I have the same students so I didn't have to start from the beginning this year, although I might add one more family so I may have to change things up.

Here's what we did for the first day:

Reviewed 
  • Emotions-- I asked each student how they were doing and interacted a bit with each.
  • Names-- I asked each student their name and made sure they answered back in a complete sentence.

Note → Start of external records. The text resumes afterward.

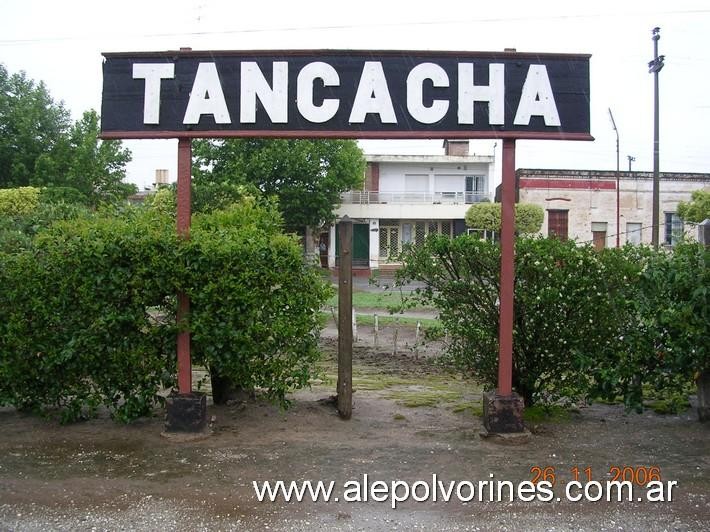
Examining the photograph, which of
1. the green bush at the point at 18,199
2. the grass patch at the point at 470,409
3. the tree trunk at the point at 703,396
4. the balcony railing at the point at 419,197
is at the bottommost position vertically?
the grass patch at the point at 470,409

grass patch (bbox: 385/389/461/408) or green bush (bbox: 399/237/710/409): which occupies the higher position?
green bush (bbox: 399/237/710/409)

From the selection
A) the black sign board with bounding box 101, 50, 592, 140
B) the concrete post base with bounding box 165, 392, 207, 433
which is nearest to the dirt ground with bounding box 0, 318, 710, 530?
the concrete post base with bounding box 165, 392, 207, 433

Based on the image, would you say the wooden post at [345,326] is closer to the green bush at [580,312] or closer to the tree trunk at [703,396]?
the green bush at [580,312]

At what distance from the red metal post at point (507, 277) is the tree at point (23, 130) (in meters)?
31.0

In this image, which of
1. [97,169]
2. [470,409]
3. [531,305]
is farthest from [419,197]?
[531,305]

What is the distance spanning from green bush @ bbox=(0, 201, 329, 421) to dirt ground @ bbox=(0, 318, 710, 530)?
49 cm

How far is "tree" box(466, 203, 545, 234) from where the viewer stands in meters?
33.2

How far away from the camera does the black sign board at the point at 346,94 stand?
5.89 m

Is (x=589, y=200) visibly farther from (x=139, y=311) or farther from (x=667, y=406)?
(x=139, y=311)

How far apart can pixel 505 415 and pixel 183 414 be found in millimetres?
2961

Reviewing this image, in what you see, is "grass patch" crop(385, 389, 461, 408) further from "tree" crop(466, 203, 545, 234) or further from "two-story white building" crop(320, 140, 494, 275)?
"two-story white building" crop(320, 140, 494, 275)

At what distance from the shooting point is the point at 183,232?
228 inches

Then I had them ask a partner and respond with "mucho gusto."
  • Colors -- We often talk about the colors each person is wearing.  I reviewed the colors a little since it had been so long and then I started asking ¿Quién lleva rojo?  Then whoever is wearing red stands and says "Yo llevo rojo."  My students have gotten quite good at this and they really like it!
Clothing -- This was our main activity.  I had some cards that I printed and cut out from Teach Them Spanish Grade 1.  I reviewed the 12 clothing items and then we played memory making sure to say the name of each card that was flipped over. 

Next we listened to track 40 and 41 from Hop, Skip and Sing Spanish.   The track is "Juguemos en el bosque"  a traditional Spanish song/ game in which some pigs are singing that they are playing in the forest while the wolf is away.  The piggies stop and ask if the wolf is there to which the wolf replies "Yes, I'm putting on my shirt, pants..."  Once the wold if dressed he chases the pigs or kids or whatever you want the wolf to be chasing.  The kids liked this song.  I think we'll do it again over the next few weeks.  They'll get better and better at the song and will be able to take turns being the wolf.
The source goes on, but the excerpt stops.